Winner of the 2016 Prix des Libraires
Winner of the 2016 Quebecor Prize for the Trois-Rivières Poetry Festival
Carole David’s The Year of My Disappearance is a searing, surreal, darkly comic descent into a woman’s psyche. From Governor General’s Award winning translator, Donald Winkler, into English, comes this pitiless assault on the author’s own torments and pretenses. Present here are figures lodged in her memory: lovers, strangers, her mother, and Bosch-like apparitions out of her dreams and imaginings. Through it all, a fierce combat is being waged between immolation and survival. As David has written, “I gave free range to the lives that dwelt within me.” It’s down this road the blind spot sings.
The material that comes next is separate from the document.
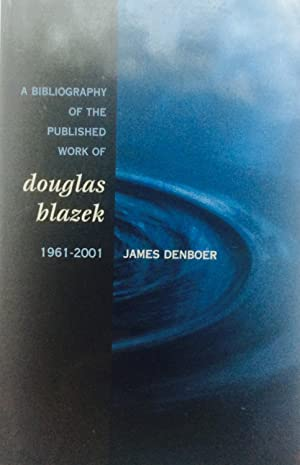 A Bibliography of the Published Works of Douglas Blazek
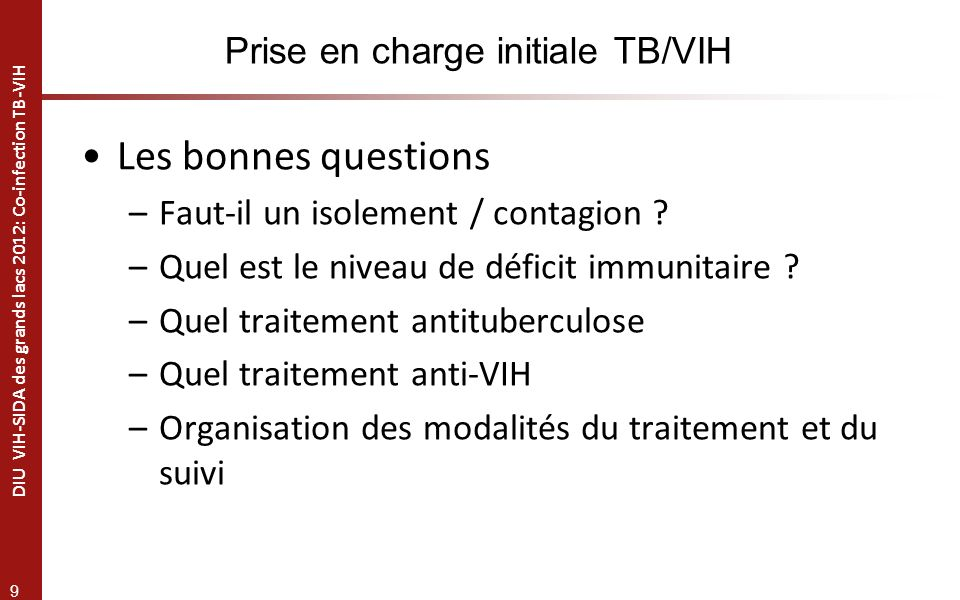9 DIU VIH-SIDA des grands lacs 2012: Co-infection TB-VIH Prise en charge initiale TB/VIH Les bonnes questions –Faut-il un isolement / contagion .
Praise for The Year of My Disappearance:
“This sharp-witted poetry, knife blades at the ready, speaks of the landscape a woman may come to inhabit who is undone, overwhelmed by the violence to which any life is subject when weighed down by remembrances.”
—Hugues Corriveau, Le Devoir
Press Coverage of The Year of My Disappearance:
“Winkler’s translation beautifully evokes the interplay of the surreal, dread and dark humour in David’s work. The language is metaphysical yet at the same time graphic, earthy, colloquial.” —Frances Boyle, Canthius
“Drawing on Juliana Schiesari, the text shows how it is in moments of stark clarity that emerge from a sea of mundane and horrific images that David joins the feminist project of honouring women’s grief, all the more so as her poetry slips between “mine” and “our,” elusively referencing both a multiplicity of self and a collective “hallow[ing of] sorrow.” —Rebekah Ludolph, Canadian Literature
Poet, novelist, and short story writer, Carole David was born in Montreal, and holds a doctorate in French studies. She taught for many years at the college level. Her Manuel de poétique à l’ intention des jeunes filles (2010), won the Alain Grandbois Prize, and was a finalist for the Governor General’s Literary Award. Her most recent collection, L’année de ma disparition (2015), (The Year of my Disappearance), won the Prix des libraires, the Prix Québecor of the Trois Rivières International Poetry Festival, and was a finalist for the Grand prix de la ville de Montréal. She lives in Montreal, where she devotes herself to writing. Her books have been translated into English and Italian.
Donald Winkler is a translator of fiction, non-fiction, and poetry, and is a three-time winner of the Governor General’s Literary Award for French to English translation, most recently in 2013 for Pierre Nepveu’s collection of verse, The Major Verbs. He lives in Montreal.